FINANCIAL ETHICS FOR THE CHIEF EXECUTIVE OFFICER
AND SENIOR FINANCIAL OFFICERS
(Effective November 2018)
The Chief Executive Officer and each senior financial officer are responsible for full, fair, accurate, timely and understandable disclosure in: (a) the reports and documents that the Company files with, or submits to, the SEC, and; (b) MGLLC’s other communications with the public, including both written and oral disclosures, statements and presentations. It shall be the responsibility of the Chief Executive Officer and each senior financial officer to promptly bring to the attention of the MGLLC’s Board or Audit Committee any material information of which he or she may become aware that may render the disclosures made by the Company in its public filings or other public communications materially misleading, and to assist the MGLLC’s Board and Audit Committee in fulfilling their responsibilities.
The Chief Executive Officer and all senior financial officers shall not, directly or indirectly, take any action to coerce, manipulate, mislead or fraudulently influence any independent, public or certified public accountant engaged in the performance of any audit or review of the financial statements of MGLLC that are required to be filed with the SEC if such person knew (or was unreasonable in not knowing) that such action, if successful, could result in rendering such financial statements materially misleading.
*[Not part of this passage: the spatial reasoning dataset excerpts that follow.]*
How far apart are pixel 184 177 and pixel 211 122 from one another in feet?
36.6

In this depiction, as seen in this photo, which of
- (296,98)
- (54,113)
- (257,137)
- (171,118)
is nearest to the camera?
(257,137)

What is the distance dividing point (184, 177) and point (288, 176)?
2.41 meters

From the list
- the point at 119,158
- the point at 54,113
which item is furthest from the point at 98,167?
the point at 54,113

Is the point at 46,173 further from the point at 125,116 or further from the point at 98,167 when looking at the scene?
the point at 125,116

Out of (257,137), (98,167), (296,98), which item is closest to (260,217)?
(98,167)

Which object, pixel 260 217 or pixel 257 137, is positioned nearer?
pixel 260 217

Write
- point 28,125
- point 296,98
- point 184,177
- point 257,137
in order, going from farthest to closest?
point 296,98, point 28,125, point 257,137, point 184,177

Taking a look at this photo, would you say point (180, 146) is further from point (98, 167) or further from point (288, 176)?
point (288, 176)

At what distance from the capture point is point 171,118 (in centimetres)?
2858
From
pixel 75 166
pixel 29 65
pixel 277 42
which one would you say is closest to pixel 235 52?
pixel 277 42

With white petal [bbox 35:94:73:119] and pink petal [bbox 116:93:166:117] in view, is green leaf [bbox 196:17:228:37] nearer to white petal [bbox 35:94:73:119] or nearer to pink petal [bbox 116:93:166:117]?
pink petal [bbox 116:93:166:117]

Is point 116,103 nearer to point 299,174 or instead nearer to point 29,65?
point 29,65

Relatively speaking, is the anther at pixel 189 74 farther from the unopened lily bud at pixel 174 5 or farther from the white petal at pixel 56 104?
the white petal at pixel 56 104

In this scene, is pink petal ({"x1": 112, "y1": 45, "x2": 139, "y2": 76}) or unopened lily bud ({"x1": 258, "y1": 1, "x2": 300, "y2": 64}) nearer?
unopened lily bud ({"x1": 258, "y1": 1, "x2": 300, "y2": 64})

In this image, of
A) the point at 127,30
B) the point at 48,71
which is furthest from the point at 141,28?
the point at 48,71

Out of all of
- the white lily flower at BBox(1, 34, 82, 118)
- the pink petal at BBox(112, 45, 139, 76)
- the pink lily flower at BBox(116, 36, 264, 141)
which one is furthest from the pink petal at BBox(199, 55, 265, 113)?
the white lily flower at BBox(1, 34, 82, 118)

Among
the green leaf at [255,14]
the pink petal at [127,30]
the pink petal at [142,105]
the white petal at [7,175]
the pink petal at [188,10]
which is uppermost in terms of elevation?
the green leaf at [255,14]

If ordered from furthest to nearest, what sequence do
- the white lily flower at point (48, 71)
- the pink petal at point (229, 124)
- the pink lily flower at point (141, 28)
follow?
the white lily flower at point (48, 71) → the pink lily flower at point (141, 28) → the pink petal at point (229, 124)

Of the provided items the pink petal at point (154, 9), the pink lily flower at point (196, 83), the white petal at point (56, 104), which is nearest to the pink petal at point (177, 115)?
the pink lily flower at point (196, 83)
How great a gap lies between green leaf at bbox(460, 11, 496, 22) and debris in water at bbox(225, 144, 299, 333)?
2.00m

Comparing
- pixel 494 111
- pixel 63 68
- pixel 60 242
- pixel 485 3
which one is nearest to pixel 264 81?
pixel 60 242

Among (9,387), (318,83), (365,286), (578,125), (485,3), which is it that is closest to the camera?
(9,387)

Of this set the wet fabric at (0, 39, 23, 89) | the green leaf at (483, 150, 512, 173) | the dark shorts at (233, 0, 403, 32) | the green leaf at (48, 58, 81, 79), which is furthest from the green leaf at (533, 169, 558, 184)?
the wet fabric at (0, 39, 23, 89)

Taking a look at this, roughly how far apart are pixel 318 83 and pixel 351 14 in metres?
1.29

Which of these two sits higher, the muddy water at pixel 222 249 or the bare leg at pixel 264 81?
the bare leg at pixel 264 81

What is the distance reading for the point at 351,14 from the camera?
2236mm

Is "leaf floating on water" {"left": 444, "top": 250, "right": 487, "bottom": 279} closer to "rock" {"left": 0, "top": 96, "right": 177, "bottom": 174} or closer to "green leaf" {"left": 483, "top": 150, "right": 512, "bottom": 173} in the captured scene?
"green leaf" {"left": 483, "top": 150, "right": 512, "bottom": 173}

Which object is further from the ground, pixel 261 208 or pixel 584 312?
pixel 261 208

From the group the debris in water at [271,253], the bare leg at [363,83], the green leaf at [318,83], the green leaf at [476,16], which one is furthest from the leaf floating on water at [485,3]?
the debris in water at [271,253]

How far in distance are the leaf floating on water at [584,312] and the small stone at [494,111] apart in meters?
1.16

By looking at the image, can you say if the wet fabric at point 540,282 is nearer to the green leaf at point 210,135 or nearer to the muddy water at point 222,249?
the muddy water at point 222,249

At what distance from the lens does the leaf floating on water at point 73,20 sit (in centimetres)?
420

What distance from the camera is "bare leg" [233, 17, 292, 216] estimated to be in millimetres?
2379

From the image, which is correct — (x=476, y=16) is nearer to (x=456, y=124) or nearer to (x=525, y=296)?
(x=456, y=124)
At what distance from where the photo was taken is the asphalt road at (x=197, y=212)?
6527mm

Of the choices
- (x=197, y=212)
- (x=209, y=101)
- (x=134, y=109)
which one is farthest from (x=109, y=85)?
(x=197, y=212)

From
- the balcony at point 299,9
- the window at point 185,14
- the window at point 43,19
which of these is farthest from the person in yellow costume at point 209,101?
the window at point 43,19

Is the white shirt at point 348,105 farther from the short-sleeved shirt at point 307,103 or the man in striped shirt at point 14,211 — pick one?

For purposes of this Code of Ethics, actions that “if successful, could result in rendering such financial statements materially misleading” include, but are not limited to, actions taken at any time with respect to the professional engagement period to coerce, manipulate, mislead or fraudulently influence, an auditor:
To issue a report on the MGLLC’s financial statements that is not warranted in the circumstances (due to material violations of generally accepted accounting principles, generally accepted auditing standards or other applicable standards);
Not to perform audit, review or other procedures required by generally accepted auditing standards or other applicable professional standards;
Not to withdraw an issued report; or
Not to communicate matters to the MGLLC’s Audit Committee.
The Chief Executive Officer and each senior financial officer shall promptly bring to the attention of the MGLLC’s Audit Committee any information he or she may have concerning:
Significant deficiencies or control weaknesses in the design or operation of internal control over financial reporting that are reasonably likely to adversely affect the Company’s ability to record, process, summarize and report financial information; or
Any fraud, whether or not material, that involves management or other employees who have a significant role in the Company’s internal control over financial reporting.
The Chief Executive Officer and each senior financial officer shall promptly bring to the attention of MGLLC’s General Counsel or the Chief Executive Officer or, where he or she deems it appropriate, directly to the MGLLC’s Board or Audit Committee, any information he or she may have concerning any violations of this Code of Ethics.
MGLLC intends to prevent the occurrence of conduct not in compliance with this Code of Ethics and to halt any such conduct that may occur as soon as reasonably possible after its discovery. Allegations of non-compliance will be investigated whenever necessary and evaluated at the proper level(s). Those found to be in violation of this Code of Ethics are subject to appropriate disciplinary action, up to and including termination of employment. Criminal misconduct may be referred to the appropriate legal authorities for prosecution.